> Required work
Without the pictures, repeat the listing character for character.

===============

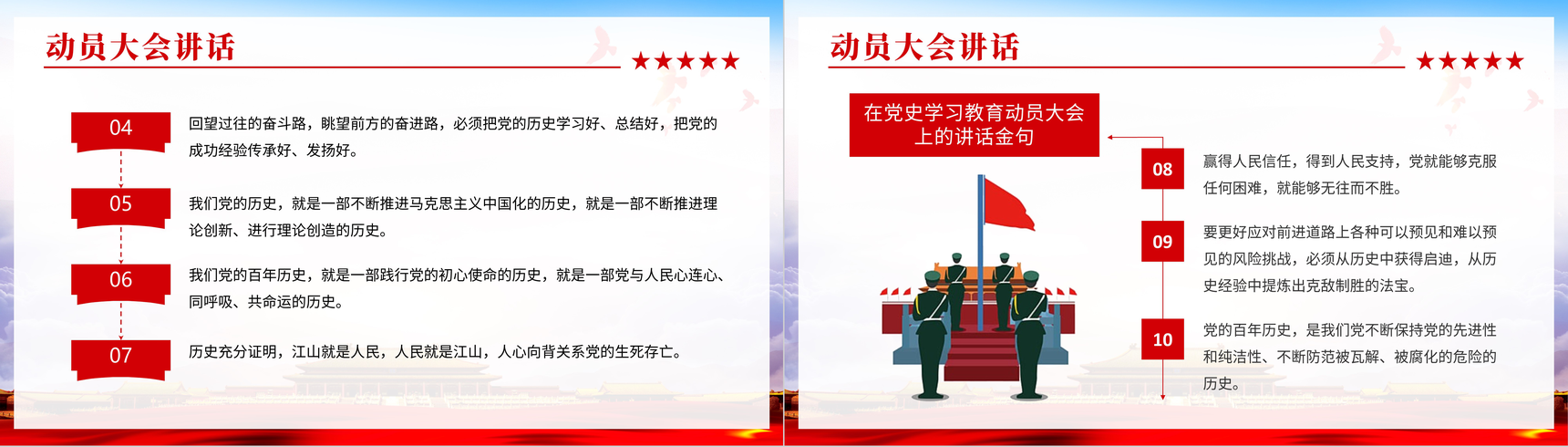 动员大会讲话

★★★★★

04

回望过往的奋斗路，眺望前方的奋进路，必须把党的历史学习好、总结好，把党的成功经验传承好、发扬好。

05

我们党的历史，就是一部不断推进马克思主义中国化的历史，就是一部不断推进理论创新、进行理论创造的历史。

06

我们党的百年历史，就是一部践行党的初心使命的历史，就是一部党与人民心连心、同呼吸、共命运的历史。

07

历史充分证明，江山就是人民，人民就是江山，人心向背关系党的生死存亡。

动员大会讲话

★★★★★

在党史学习教育动员大会上的讲话金句

08

赢得人民信任，得到人民支持，党就能够克服任何困难，就能够无往而不胜。

09

要更好应对前进道路上各种可以预见和难以预见的风险挑战，必须从历史中获得启迪，从历史经验中提炼出克敌制胜的法宝。

10

党的百年历史，是我们党不断保持党的先进性和纯洁性、不断防范被瓦解、被腐化的危险的历史。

===============

> Answer box
 动员大会讲话

★★★★★

04

回望过往的奋斗路，眺望前方的奋进路，必须把党的历史学习好、总结好，把党的成功经验传承好、发扬好。

05

我们党的历史，就是一部不断推进马克思主义中国化的历史，就是一部不断推进理论创新、进行理论创造的历史。

06

我们党的百年历史，就是一部践行党的初心使命的历史，就是一部党与人民心连心、同呼吸、共命运的历史。

07

历史充分证明，江山就是人民，人民就是江山，人心向背关系党的生死存亡。

动员大会讲话

★★★★★

在党史学习教育动员大会上的讲话金句

08

赢得人民信任，得到人民支持，党就能够克服任何困难，就能够无往而不胜。

09

要更好应对前进道路上各种可以预见和难以预见的风险挑战，必须从历史中获得启迪，从历史经验中提炼出克敌制胜的法宝。

10

党的百年历史，是我们党不断保持党的先进性和纯洁性、不断防范被瓦解、被腐化的危险的历史。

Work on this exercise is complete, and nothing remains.